*SET PROBLEM*: Set out the material below as a Markdown table with the columns "Row" and "Line", taking only the stretch from the line that contains "Of the two items" through the end of the material. Number each row and skip blank lines.

>>>>>

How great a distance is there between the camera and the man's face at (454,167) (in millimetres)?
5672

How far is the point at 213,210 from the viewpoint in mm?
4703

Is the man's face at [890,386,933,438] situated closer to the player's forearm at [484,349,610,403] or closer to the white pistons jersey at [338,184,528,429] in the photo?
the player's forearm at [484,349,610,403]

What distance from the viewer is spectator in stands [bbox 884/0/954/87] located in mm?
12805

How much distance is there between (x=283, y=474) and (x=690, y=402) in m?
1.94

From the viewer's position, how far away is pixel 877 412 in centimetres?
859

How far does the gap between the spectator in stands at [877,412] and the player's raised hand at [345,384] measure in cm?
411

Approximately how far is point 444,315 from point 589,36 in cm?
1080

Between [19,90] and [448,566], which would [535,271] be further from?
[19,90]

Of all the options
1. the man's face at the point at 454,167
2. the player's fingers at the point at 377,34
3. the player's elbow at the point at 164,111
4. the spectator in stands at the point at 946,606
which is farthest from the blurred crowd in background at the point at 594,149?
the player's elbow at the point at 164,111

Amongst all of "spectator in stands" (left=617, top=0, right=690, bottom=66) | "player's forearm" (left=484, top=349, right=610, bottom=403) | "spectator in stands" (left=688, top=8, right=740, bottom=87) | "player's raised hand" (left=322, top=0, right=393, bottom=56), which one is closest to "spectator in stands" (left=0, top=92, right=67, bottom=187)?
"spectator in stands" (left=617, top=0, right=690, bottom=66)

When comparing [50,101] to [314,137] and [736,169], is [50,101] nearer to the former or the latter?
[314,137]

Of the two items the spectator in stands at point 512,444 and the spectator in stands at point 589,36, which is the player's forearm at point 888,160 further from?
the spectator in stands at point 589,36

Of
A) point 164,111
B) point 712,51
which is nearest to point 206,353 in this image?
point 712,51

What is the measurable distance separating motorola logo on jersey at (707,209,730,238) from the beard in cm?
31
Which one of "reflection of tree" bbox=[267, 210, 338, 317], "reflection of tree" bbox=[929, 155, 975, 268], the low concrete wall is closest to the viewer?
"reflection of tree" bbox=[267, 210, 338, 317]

<<<<<

*THE RESPONSE*:
| Row | Line |
|---|---|
| 1 | Of the two items the spectator in stands at point 512,444 and the spectator in stands at point 589,36, which is the player's forearm at point 888,160 further from? |
| 2 | the spectator in stands at point 589,36 |
| 3 | Of |
| 4 | A) point 164,111 |
| 5 | B) point 712,51 |
| 6 | which is nearest to point 206,353 in this image? |
| 7 | point 712,51 |
| 8 | What is the measurable distance separating motorola logo on jersey at (707,209,730,238) from the beard in cm? |
| 9 | 31 |
| 10 | Which one of "reflection of tree" bbox=[267, 210, 338, 317], "reflection of tree" bbox=[929, 155, 975, 268], the low concrete wall is closest to the viewer? |
| 11 | "reflection of tree" bbox=[267, 210, 338, 317] |